Who, for instance, is multiculturalism supposed to benefit? Immigrants to this country, perhaps (although I’d argue not); but, if so, why should their interests trump those of the existing population? Why should those who benefit least from our bloated state contribute most towards it? Are the needs of those it exists to serve really so dire that it justifies the deprivations forced on everyone else? Is their plight actually prolonged and exacerbated by the institutions created to alleviate it? Who made it scandalous to ask such questions? How did political correctness come to dominate our codes of thought and speech?

One thing’s for sure, none of this happened by popular consent. No government put to the vote the levels of public spending, micro-regulation and cultural vandalism we live with today. We are where we are because politicians and opinion-formers fostered a culture forged in the aftermath of the Cold War, when our guard was down, and our freedom and prosperity became taken for granted.

Culture and government enjoy a dialectical relationship. The culture won’t change as long as the government endorses it, and the government won’t change unless the culture demands it. The institutions that oversee both are controlled by a progressive elite consumed by utopian visions and its own self-importance. Unless the electorate opts for radical change, we will be stuck with them forever.

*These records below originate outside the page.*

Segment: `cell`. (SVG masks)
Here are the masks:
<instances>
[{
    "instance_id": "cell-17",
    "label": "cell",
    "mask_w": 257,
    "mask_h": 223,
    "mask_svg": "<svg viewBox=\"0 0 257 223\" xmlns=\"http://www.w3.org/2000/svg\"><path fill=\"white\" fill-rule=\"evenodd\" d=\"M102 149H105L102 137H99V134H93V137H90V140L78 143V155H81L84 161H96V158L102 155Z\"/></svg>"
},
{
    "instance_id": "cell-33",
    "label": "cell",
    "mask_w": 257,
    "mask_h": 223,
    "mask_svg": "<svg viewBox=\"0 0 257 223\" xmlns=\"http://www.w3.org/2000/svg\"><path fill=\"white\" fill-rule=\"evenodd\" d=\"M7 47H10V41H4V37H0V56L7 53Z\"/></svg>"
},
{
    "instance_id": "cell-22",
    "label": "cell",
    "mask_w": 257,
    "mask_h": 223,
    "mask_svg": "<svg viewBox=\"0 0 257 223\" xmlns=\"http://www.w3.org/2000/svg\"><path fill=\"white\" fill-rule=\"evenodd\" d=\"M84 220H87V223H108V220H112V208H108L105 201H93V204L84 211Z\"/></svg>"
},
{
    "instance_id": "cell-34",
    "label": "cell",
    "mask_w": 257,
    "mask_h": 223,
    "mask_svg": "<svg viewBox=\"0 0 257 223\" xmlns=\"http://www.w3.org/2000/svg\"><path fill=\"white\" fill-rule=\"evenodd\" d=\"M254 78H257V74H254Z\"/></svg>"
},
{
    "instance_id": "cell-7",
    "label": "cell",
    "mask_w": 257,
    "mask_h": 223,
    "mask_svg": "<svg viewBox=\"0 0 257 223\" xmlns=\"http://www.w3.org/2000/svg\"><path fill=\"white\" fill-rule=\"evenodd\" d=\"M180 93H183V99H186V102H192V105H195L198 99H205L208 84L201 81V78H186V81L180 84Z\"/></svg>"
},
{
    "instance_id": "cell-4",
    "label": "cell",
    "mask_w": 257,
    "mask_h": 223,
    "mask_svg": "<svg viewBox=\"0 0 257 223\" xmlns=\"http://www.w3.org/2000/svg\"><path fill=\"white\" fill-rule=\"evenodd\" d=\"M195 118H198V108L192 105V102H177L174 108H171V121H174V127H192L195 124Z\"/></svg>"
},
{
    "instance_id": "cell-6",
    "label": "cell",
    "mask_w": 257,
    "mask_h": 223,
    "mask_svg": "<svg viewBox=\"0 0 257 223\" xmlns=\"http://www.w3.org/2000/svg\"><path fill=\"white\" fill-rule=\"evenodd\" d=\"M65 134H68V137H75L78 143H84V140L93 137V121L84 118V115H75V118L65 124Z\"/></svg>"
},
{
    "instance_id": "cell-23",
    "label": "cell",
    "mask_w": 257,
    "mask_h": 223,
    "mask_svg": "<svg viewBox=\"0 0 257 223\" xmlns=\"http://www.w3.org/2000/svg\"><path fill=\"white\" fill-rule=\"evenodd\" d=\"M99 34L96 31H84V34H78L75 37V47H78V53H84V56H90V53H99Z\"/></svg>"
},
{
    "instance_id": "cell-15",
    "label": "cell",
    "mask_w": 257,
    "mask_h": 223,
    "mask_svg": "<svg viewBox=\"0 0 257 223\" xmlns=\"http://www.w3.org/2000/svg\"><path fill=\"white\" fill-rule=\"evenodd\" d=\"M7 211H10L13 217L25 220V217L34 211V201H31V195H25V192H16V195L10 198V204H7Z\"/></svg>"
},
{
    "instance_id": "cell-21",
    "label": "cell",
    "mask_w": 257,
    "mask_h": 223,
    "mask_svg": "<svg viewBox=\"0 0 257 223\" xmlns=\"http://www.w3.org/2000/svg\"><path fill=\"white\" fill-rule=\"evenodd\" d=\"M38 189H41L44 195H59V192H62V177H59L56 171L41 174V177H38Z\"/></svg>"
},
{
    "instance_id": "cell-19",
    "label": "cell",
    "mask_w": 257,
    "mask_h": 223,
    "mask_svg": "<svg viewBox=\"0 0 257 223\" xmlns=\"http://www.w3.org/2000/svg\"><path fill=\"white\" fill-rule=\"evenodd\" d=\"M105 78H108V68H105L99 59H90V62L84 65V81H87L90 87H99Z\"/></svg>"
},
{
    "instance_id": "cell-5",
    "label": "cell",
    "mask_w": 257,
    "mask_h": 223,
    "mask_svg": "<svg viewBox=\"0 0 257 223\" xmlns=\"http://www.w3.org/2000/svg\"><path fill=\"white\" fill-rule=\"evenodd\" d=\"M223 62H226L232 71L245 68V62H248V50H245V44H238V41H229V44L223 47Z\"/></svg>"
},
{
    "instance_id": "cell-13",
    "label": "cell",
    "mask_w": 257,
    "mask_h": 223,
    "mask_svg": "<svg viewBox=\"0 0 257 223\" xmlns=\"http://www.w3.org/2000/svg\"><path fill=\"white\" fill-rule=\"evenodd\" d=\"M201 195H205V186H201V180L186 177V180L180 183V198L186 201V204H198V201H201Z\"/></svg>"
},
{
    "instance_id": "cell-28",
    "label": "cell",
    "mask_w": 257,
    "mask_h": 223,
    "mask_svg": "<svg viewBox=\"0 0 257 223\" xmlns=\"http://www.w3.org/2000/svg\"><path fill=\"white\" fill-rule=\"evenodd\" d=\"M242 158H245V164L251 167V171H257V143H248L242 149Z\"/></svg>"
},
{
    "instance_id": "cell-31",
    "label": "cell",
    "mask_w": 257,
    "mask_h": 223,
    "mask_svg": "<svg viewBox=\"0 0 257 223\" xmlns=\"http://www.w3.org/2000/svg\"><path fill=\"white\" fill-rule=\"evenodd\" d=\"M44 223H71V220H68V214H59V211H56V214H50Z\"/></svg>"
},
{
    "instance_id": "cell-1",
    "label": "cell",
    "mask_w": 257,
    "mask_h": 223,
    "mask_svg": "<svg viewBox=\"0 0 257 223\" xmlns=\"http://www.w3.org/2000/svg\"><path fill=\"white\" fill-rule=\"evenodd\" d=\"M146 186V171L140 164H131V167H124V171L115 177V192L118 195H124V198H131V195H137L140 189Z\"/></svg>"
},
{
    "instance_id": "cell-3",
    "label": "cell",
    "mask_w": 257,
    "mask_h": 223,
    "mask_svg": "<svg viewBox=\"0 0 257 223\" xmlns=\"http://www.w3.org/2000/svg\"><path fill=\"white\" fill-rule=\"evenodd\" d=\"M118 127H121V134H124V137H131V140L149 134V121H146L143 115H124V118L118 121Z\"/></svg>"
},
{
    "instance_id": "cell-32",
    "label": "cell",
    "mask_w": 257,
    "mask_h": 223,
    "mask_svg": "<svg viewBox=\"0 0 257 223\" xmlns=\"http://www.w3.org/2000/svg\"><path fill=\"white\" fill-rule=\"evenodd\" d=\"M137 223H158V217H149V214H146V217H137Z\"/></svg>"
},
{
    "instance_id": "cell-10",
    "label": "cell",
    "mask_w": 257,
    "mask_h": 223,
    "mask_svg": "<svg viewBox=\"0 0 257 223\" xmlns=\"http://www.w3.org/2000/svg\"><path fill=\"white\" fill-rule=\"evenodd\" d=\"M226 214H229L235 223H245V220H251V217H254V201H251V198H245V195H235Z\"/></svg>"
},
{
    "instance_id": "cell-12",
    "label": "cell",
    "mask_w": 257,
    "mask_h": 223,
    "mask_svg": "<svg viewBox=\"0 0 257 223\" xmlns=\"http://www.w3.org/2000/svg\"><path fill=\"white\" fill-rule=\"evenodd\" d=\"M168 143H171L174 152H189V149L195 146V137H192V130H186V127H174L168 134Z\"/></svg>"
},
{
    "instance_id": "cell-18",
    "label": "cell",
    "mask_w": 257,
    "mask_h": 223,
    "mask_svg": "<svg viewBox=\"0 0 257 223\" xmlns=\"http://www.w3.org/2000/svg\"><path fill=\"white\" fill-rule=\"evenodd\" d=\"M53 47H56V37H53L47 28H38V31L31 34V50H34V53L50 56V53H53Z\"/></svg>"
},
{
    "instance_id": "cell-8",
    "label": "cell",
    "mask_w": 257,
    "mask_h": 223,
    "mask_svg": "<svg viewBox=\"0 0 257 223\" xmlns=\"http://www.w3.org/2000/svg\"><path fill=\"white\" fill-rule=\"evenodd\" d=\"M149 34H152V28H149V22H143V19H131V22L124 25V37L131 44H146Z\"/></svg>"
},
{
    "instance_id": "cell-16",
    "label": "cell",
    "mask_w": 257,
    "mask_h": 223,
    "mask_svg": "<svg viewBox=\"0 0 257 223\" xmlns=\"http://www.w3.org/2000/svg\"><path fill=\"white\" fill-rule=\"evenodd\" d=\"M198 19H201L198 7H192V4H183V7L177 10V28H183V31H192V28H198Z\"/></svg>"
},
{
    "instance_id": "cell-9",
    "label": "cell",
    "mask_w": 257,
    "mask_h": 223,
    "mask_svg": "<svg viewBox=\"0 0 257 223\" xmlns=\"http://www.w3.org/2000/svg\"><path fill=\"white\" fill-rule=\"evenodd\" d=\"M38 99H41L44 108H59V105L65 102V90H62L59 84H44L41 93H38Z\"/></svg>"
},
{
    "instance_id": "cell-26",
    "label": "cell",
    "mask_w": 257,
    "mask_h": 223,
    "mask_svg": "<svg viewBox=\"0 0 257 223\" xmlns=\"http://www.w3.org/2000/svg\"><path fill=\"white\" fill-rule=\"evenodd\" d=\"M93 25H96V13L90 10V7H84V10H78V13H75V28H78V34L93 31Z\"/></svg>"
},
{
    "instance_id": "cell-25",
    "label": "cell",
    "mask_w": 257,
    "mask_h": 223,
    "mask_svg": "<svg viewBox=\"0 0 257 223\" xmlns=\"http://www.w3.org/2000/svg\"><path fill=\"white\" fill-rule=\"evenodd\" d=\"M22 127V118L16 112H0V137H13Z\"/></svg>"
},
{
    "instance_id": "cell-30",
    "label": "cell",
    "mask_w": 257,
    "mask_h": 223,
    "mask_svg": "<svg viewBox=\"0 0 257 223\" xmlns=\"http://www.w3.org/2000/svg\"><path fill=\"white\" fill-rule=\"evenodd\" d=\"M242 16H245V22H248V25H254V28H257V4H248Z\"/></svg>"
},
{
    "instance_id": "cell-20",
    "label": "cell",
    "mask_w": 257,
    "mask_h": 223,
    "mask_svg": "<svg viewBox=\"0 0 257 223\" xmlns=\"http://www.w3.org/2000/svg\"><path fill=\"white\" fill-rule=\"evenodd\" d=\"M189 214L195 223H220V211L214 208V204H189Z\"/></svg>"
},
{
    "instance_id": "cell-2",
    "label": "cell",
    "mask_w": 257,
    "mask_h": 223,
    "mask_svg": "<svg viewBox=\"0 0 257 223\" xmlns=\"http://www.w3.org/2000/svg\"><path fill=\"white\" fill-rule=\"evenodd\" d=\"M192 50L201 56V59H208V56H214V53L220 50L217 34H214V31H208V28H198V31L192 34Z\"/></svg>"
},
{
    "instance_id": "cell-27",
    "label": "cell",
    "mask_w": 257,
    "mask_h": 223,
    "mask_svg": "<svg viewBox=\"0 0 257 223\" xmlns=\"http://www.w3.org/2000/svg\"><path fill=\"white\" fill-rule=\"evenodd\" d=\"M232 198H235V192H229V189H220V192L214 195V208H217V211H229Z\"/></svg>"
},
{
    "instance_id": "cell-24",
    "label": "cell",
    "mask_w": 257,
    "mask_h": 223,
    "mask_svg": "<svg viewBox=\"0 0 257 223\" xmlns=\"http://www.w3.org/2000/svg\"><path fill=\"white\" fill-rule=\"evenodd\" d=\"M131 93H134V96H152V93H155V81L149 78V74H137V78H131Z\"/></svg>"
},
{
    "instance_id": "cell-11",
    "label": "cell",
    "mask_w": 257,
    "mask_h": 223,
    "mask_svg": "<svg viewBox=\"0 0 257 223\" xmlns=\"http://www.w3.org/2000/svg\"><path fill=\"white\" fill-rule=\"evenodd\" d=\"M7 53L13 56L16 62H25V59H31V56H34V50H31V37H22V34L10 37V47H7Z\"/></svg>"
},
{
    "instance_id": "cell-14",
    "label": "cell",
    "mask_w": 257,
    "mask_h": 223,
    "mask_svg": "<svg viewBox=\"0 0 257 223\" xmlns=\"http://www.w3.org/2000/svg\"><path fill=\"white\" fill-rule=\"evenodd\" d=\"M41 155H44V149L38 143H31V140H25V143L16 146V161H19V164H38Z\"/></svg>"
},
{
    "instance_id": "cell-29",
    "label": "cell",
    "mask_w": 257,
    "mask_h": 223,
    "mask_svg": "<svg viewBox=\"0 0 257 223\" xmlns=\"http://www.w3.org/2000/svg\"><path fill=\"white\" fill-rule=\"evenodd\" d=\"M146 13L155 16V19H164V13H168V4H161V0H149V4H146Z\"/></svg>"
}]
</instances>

Yet, there is a glimmer of hope. The vitriol poured on UKIP by mainstream politicians and their media courtiers tells us that they see Nigel Farage’s party as a threat to their little game. UKIP has won enough support to suggest that people are growing tired of a zeitgeist that encourages them to abandon their own interests, and swap their values for those of the ruling elites and their mascots. Like them or loathe them, UKIP have opened up the debate. Finally, it is being asked whether we can live our own lives on our own terms, without having to huddle around the same ghastly consensus.